• **Brief**
Reproduce the listing verbatim.

• **Dataset records**
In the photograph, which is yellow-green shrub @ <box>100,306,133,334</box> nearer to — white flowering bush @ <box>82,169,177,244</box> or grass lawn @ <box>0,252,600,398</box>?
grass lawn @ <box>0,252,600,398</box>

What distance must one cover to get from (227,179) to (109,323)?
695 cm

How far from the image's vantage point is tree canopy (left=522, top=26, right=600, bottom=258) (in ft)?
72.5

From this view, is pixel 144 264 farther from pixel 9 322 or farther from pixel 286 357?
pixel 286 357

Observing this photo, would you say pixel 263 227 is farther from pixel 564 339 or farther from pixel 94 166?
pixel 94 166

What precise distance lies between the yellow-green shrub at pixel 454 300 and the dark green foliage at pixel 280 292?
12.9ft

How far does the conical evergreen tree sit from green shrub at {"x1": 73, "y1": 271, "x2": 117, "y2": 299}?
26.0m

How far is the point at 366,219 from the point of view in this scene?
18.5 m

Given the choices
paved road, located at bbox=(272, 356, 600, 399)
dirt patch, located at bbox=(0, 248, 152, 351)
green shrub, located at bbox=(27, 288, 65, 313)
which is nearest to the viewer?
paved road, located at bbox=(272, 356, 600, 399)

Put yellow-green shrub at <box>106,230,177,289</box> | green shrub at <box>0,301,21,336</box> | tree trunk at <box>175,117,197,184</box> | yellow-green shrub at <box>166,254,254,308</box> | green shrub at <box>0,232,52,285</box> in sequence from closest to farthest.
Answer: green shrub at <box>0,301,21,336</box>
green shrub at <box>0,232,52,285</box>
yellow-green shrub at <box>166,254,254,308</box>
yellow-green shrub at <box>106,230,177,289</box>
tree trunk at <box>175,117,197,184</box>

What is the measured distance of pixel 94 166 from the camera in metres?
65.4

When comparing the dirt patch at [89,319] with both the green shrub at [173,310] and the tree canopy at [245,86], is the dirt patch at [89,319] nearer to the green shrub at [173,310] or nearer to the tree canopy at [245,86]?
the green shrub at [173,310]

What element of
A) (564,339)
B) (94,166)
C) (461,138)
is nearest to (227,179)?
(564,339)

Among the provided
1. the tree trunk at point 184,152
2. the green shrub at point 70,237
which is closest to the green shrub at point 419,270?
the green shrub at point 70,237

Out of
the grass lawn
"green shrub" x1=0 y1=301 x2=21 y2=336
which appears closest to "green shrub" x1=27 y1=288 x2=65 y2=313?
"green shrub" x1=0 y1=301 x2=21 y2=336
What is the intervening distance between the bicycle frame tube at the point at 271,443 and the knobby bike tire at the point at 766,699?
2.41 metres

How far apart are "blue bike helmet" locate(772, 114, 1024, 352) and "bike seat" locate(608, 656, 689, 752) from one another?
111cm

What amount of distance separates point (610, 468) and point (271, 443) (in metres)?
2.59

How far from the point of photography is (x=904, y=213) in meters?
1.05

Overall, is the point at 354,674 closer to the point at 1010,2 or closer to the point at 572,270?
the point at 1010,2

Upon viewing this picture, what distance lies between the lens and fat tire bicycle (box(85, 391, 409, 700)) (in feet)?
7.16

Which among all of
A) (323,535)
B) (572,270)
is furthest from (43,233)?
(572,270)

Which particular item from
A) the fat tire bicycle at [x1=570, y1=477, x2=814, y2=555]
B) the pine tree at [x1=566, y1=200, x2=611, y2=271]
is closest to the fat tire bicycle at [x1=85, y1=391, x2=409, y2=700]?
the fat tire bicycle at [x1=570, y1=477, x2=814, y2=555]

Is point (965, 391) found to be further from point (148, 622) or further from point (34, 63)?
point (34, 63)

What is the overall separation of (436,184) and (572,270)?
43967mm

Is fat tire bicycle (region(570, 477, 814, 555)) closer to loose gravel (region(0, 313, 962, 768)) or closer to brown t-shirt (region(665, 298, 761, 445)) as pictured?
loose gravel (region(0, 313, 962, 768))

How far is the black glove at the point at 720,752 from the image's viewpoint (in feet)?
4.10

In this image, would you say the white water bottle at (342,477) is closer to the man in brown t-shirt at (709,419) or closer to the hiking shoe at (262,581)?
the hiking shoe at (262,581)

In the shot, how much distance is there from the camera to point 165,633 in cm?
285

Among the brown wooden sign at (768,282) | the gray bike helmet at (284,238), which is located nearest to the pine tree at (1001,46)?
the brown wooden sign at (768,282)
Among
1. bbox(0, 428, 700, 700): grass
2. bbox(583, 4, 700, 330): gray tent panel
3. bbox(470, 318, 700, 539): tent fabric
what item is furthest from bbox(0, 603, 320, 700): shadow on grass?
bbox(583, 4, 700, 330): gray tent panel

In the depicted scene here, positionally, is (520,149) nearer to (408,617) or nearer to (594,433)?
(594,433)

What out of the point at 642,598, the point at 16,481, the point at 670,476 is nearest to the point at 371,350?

• **Finished task**
In the photograph, which is yellow-green shrub @ <box>100,306,133,334</box> nearer to — white flowering bush @ <box>82,169,177,244</box> or grass lawn @ <box>0,252,600,398</box>?
grass lawn @ <box>0,252,600,398</box>

What distance must one cover to get from (227,179) to (109,323)?
695 cm

How far from the image's vantage point is tree canopy (left=522, top=26, right=600, bottom=258) (in ft)?
72.5

From this view, is pixel 144 264 farther from pixel 9 322 or farther from pixel 286 357?
pixel 286 357

Observing this photo, would you say pixel 263 227 is farther from pixel 564 339 or farther from pixel 94 166?
pixel 94 166

What precise distance lies between the yellow-green shrub at pixel 454 300 and the dark green foliage at pixel 280 292?
12.9ft

How far does the conical evergreen tree sit from green shrub at {"x1": 73, "y1": 271, "x2": 117, "y2": 299}?
26.0m

How far is the point at 366,219 from the point of view in this scene?
18.5 m

Given the choices
paved road, located at bbox=(272, 356, 600, 399)
dirt patch, located at bbox=(0, 248, 152, 351)
green shrub, located at bbox=(27, 288, 65, 313)
which is nearest to the viewer?
paved road, located at bbox=(272, 356, 600, 399)

Put yellow-green shrub at <box>106,230,177,289</box> | green shrub at <box>0,301,21,336</box> | tree trunk at <box>175,117,197,184</box> | yellow-green shrub at <box>166,254,254,308</box> | green shrub at <box>0,232,52,285</box> in sequence from closest to farthest.
Answer: green shrub at <box>0,301,21,336</box>
green shrub at <box>0,232,52,285</box>
yellow-green shrub at <box>166,254,254,308</box>
yellow-green shrub at <box>106,230,177,289</box>
tree trunk at <box>175,117,197,184</box>

What is the measured distance of pixel 94 166 from the camera in metres?
65.4

When comparing the dirt patch at [89,319] with both the green shrub at [173,310] and the tree canopy at [245,86], is the dirt patch at [89,319] nearer to the green shrub at [173,310] or nearer to the tree canopy at [245,86]?
the green shrub at [173,310]

What element of
A) (564,339)
B) (94,166)
C) (461,138)
is nearest to (227,179)?
(564,339)

Among the provided
1. the tree trunk at point 184,152
2. the green shrub at point 70,237
which is closest to the green shrub at point 419,270?
the green shrub at point 70,237

Out of
the grass lawn
"green shrub" x1=0 y1=301 x2=21 y2=336
which appears closest to "green shrub" x1=27 y1=288 x2=65 y2=313?
"green shrub" x1=0 y1=301 x2=21 y2=336
What is the intervening distance between the bicycle frame tube at the point at 271,443 and the knobby bike tire at the point at 766,699?
2.41 metres

How far apart are "blue bike helmet" locate(772, 114, 1024, 352) and "bike seat" locate(608, 656, 689, 752) from one another?
111cm

What amount of distance separates point (610, 468) and point (271, 443) (in metres)?
2.59

How far from the point of photography is (x=904, y=213) in meters?
1.05

Overall, is the point at 354,674 closer to the point at 1010,2 or closer to the point at 572,270?
the point at 1010,2

Upon viewing this picture, what distance lies between the lens and fat tire bicycle (box(85, 391, 409, 700)) (in feet)?
7.16

Which among all of
A) (323,535)
B) (572,270)
is furthest from (43,233)?
(572,270)

Which particular item from
A) the fat tire bicycle at [x1=570, y1=477, x2=814, y2=555]
B) the pine tree at [x1=566, y1=200, x2=611, y2=271]
is closest to the fat tire bicycle at [x1=85, y1=391, x2=409, y2=700]?
the fat tire bicycle at [x1=570, y1=477, x2=814, y2=555]

Is point (965, 391) found to be further from point (148, 622) or further from point (34, 63)?
point (34, 63)

What is the overall separation of (436,184) and (572,270)?
43967mm

Is fat tire bicycle (region(570, 477, 814, 555)) closer to loose gravel (region(0, 313, 962, 768)) or closer to brown t-shirt (region(665, 298, 761, 445)) as pictured?
loose gravel (region(0, 313, 962, 768))

How far is the black glove at the point at 720,752 from the image's viewpoint (in feet)?
4.10

In this image, would you say the white water bottle at (342,477) is closer to the man in brown t-shirt at (709,419) or closer to the hiking shoe at (262,581)?
the hiking shoe at (262,581)

In the shot, how much distance is there from the camera to point 165,633 in cm?
285

Among the brown wooden sign at (768,282) | the gray bike helmet at (284,238), which is located nearest to the pine tree at (1001,46)?
the brown wooden sign at (768,282)
Among
1. bbox(0, 428, 700, 700): grass
2. bbox(583, 4, 700, 330): gray tent panel
3. bbox(470, 318, 700, 539): tent fabric
what item is furthest from bbox(0, 603, 320, 700): shadow on grass?
bbox(583, 4, 700, 330): gray tent panel

In the depicted scene here, positionally, is (520,149) nearer to (408,617) or nearer to (594,433)?
(594,433)

What out of the point at 642,598, the point at 16,481, the point at 670,476 is nearest to the point at 371,350?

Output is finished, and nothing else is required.